== Request 1 ==
Please repeat the passage on the Galloping Horse assault word for word, starting at "Col. William A." and ending at "opposition.".
== Request 2 ==
Pick up the passage on the Galloping Horse assault after its final sentence and carry it forward.

─── Passage shown ───

Col. William A. McCulloch's 27th Infantry led the assault on Galloping Horse at first light
on 10 January. In support, six field artillery battalions tried an innovation Collins hoped
would deny the enemy the usual warning given when rounds fired from the nearest
battery struck before those of the main concentration, allowing troops in the open to seek
cover and move equipment. Called "time on target," the technique depended on careful
firing sequencing so that all initial projectiles from whatever direction and distance landed
at the same time. Thereafter the batteries would fire into the kill zone continuously but at
irregular intervals through an extended period, thirty minutes in this case. The technique
seemed to be effective, for soldiers later advancing through such zones found little
opposition.
The 1st and 3d Battalions led off the 27th Infantry attack, hitting the Galloping Horse at
the forelegs and tail. In the early hours the battalions had more trouble with the steep
cliffs, deep ravines, and thick jungle of the island. As they moved up the slopes of
objectives they found stiff enemy resistance from hidden bunkers. Expecting fire from
rifles, machine guns, and small mortars, the Americans were somewhat surprised that the
Japanese had managed to muscle the much heavier 37-mm. and 70-mm. pieces atop the
sharp hills. The 1st Battalion made better progress than the 3d, but by the second day both
units experienced another problem: a shortage of water. The Americans had expected
that the many streams on mountainous Guadalcanal would provide water inland and were
surprised to find most stream beds dry. The need to transport water threatened to slow
operations seriously.

─── Dataset ───

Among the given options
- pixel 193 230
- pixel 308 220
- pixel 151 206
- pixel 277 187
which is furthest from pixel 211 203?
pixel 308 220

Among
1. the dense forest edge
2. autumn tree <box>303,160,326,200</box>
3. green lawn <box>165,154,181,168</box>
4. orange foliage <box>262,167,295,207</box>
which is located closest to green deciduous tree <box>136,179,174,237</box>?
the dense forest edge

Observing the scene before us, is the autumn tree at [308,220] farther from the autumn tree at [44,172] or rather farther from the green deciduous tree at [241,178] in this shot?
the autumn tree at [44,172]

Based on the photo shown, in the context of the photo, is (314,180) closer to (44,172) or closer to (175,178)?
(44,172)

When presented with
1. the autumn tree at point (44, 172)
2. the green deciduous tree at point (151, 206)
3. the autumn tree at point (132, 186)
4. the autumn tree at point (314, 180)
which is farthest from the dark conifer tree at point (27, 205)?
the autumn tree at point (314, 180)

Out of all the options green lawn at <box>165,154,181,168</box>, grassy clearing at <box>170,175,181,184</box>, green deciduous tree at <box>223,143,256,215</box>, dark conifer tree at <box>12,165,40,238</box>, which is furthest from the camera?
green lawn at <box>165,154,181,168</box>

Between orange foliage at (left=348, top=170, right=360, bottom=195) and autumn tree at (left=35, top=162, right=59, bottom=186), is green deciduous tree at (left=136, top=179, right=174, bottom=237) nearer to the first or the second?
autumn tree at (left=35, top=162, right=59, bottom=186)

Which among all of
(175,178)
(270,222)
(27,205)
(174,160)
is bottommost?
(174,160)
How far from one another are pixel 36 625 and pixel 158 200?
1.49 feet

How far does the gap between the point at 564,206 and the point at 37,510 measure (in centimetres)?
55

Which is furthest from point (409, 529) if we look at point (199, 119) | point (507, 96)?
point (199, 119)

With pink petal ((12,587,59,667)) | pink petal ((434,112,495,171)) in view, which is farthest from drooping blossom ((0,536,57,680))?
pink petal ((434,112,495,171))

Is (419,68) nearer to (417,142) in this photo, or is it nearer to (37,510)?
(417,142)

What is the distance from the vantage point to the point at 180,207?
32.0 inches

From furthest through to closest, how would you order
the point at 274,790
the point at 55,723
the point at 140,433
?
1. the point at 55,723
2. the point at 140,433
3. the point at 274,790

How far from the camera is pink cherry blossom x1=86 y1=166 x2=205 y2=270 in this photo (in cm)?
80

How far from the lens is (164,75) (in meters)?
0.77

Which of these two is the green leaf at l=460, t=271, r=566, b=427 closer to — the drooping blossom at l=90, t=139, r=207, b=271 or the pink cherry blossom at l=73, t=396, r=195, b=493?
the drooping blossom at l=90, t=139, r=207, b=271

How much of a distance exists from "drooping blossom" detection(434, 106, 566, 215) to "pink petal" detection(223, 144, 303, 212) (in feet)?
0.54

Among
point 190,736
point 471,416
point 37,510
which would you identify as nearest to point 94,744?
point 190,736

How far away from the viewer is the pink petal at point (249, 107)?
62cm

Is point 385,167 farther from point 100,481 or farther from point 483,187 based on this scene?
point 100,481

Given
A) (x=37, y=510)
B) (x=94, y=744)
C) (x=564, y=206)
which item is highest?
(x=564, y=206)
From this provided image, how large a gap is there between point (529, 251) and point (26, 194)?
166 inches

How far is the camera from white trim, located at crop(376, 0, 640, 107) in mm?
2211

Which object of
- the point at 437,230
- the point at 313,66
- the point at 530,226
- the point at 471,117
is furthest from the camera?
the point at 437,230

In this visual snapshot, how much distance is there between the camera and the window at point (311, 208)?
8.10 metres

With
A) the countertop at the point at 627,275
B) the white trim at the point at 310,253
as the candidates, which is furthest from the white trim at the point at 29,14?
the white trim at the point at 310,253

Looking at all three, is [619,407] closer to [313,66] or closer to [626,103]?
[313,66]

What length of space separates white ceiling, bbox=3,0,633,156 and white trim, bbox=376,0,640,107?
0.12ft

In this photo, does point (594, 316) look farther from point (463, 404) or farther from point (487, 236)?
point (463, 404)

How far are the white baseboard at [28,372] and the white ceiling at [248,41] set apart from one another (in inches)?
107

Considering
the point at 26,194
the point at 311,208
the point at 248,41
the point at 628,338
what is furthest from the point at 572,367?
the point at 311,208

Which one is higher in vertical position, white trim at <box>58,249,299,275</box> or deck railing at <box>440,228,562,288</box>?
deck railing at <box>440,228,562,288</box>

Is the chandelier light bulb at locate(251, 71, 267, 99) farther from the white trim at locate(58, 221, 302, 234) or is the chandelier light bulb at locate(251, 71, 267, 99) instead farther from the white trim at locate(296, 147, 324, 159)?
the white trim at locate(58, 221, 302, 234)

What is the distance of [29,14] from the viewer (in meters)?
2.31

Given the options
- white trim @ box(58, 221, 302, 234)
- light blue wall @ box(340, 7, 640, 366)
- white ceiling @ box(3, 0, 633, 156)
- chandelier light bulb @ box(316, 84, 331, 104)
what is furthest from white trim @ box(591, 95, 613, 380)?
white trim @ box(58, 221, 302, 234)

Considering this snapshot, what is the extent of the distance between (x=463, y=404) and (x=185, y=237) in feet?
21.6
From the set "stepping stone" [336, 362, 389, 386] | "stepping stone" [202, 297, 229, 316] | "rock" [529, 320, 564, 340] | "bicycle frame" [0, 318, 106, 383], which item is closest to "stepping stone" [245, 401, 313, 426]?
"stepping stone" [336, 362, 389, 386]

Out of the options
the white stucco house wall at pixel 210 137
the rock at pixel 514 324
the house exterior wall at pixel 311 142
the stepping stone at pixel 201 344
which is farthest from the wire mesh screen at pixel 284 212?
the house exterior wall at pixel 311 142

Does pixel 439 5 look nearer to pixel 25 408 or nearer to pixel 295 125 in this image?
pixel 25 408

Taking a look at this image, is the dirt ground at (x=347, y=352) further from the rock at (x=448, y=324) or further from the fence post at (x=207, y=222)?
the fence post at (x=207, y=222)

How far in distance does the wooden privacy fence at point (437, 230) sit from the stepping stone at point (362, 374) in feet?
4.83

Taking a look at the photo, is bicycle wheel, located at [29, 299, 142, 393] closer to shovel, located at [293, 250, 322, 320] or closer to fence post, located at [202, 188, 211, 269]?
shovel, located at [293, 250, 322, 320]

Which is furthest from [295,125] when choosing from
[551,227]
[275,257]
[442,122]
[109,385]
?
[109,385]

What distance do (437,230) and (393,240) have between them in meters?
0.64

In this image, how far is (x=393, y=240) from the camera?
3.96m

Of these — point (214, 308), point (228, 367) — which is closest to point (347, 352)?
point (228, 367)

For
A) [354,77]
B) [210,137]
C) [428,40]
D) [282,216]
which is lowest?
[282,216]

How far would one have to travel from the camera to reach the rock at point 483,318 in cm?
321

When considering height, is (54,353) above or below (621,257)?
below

───

== Task output 1 ==
Col. William A. McCulloch's 27th Infantry led the assault on Galloping Horse at first light
on 10 January. In support, six field artillery battalions tried an innovation Collins hoped
would deny the enemy the usual warning given when rounds fired from the nearest
battery struck before those of the main concentration, allowing troops in the open to seek
cover and move equipment. Called "time on target," the technique depended on careful
firing sequencing so that all initial projectiles from whatever direction and distance landed
at the same time. Thereafter the batteries would fire into the kill zone continuously but at
irregular intervals through an extended period, thirty minutes in this case. The technique
seemed to be effective, for soldiers later advancing through such zones found little
opposition.

== Task output 2 ==
At the end of the second day the 3d Battalion slumped into a night position more than 800
meters short of the head of Galloping Horse, exhausted by enemy resistance and water
shortage. Colonel McCulloch pulled the unit back for a rest and moved the 2d Battalion up
to continue the advance along the body of the Horse. Company E soon stalled against a
ridgeline between Hills 52 and 53. For the men involved, the battle now evolved into
intense struggles between fire teams and individuals in the hot jungle and steep ravines.
Capt. Charles W. Davis saw only one way to end the stalemate. Taking four men and all
the grenades they could carry, he led his party in a crawl up to the enemy strongpoint.
The Japanese threw grenades first, but they failed to explode. Davis and his men threw
theirs, then charged before the enemy could recover from the blasts. Firing rifles and
pistols into the position, Davis and his men finished off the stub-born enemy, and
Company E swept up the ridge. For his initiative Davis was awarded the Medal of Honor.
As if in reward, a heavy rain began shortly after Company E took the ridge. Their thirst
relieved, the men of the 27th Infantry prepared to take the rest of the Galloping Horse.
After Colonel McCulloch put the fire of three artillery battalions on Hill 53, the head of
the Horse, company-size assaults from two directions swept forward through the feeble
resistance of starving and sickly Japanese. By the afternoon of 13 January McCulloch's
men held the entire Galloping Horse hill mass.
On the same day the 27th Infantry assaulted Galloping Horse, the 1st and 3d Battalions of
another 25th Division regiment, the 35th, swung around the Gifu strongpoint and moved
west against another hill mass, the Sea Horse. The regimental commander, Col. Robert
B. McClure, opened the attack by sending his 3d Battalion toward Hill 43, the head of the
Sea Horse. For the first seven hours of the attack the troops had more trouble with the
terrain than the enemy, until Company K tried to cross a stream between the head and
body of the Sea Horse. Anxious to continue the advance, the Americans waded into the
water before posting adequate fire cover. With the company split over the two sides of
the stream, Japanese machine gunners began firing on the inviting target below.
Fortunately for the Americans, two men in the company saved the situation. Sgt. William
G. Fournier and T5g. Lewis Hall turned a machine gun on the enemy, now mounting an
infantry rush on the disorganized Americans, and broke up the attack before receiving
mortal wounds. For saving Company K from disaster, Fournier and Hall were awarded
posthumous Medals of Honor.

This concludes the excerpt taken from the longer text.